Car la vie était terriblement dure pour les Juifs du Gouvernement de Lodz. Traqués, opprimés, pressurés sans relâche, ils ne pouvaient que vivre à la dérobée leurs faibles vies et goûter à la dérobée leurs faibles joies, en attendant que l’Innommable se souvint d’eux. Mais lui, Mordecai Weinberg, attendait sans se plaindre, parce qu’il songeait constamment à Golda Kaliski, qui serait sa femme lorsqu’il gagnerait assez d’argent.
Et voici que Golda était partie. Il avait appris cela un soir, brusquement, en même temps qu’il apprenait bien d’autres choses terribles ; et maintenant encore, après trois ans, il n’avait pas bien compris. Un jour elle était là auprès de lui, consentante et fidèle, supputant avec lui les mois qui venaient et le montant de leur épargne, et un autre jour, presque le lendemain, semblait-il, elle avait abandonné à la fois sa religion, sa race, et l’homme qui l’aimait.
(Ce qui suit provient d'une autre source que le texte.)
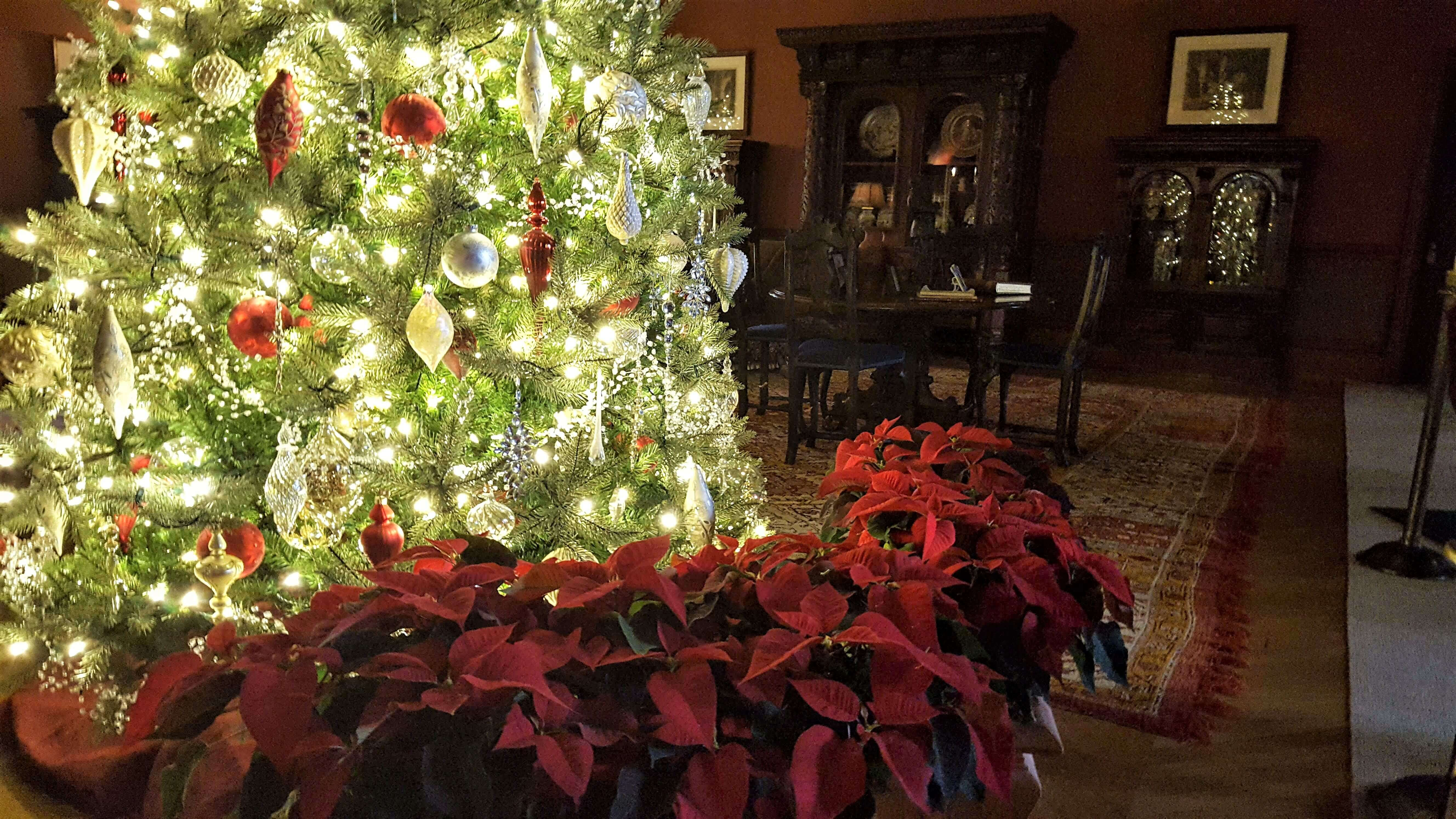 Tree and poinsettia at the Biltmore Estate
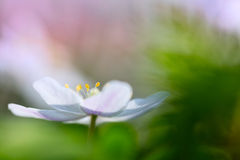 Fiore selvaggio dell'anemone di legno che galleggia nel verde Immagine Stock Libera da Diritti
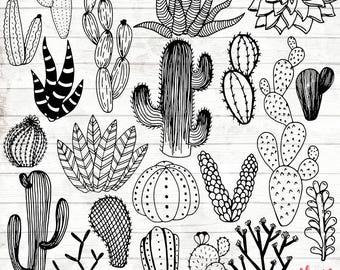 Cactus Clipart - Hand Drawn Cactus Clipart - Vector Cactus Art - Cactus Digital Paper - Cactus Clip Art - Cactus Illustration - ACGABW01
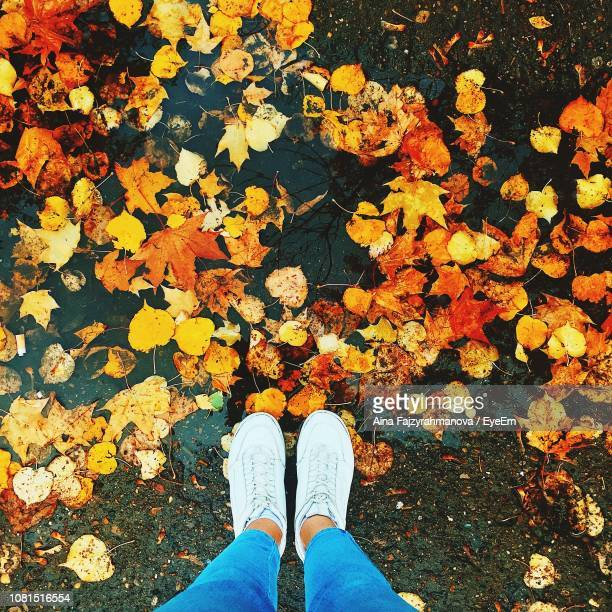 Low Section Of Woman Standing On Road Covered With Autumn Leaves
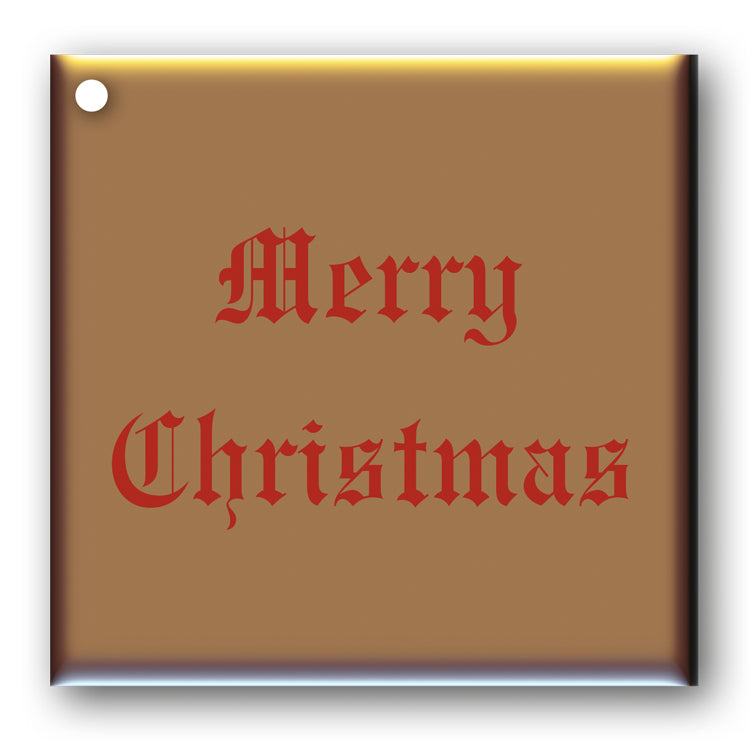 Pack of 10 Merry Christmas Gift Tags Red on Metallic Bronze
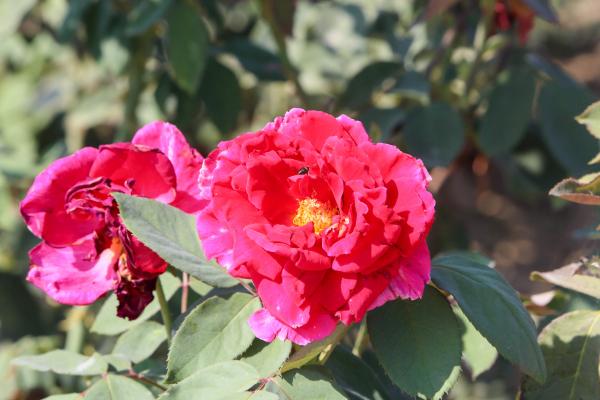El vivero provincial de la Diputación de Badajoz ha suministrado plantas florales a 125 municipios de la provincia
Elle s’était peut-être rendu compte qu’il n’était pas digne d’elle, ou bien elle s’était lassée d’attendre. Et elle était partie. Partie pour suivre un Gentil, un mauvais homme, sans foi ni honneur, qui lui avait menti. Elle était partie, et Mordecai Weinberg avait pleuré parce que l’argent qu’il avait épargné à si grand’peine ne lui servait plus de rien ; et après qu’il eut pleuré que pouvait-il faire, sinon continuer à travailler de son état dans ce village du Gouvernement de Lodz, où les Juifs étaient si durement traités !?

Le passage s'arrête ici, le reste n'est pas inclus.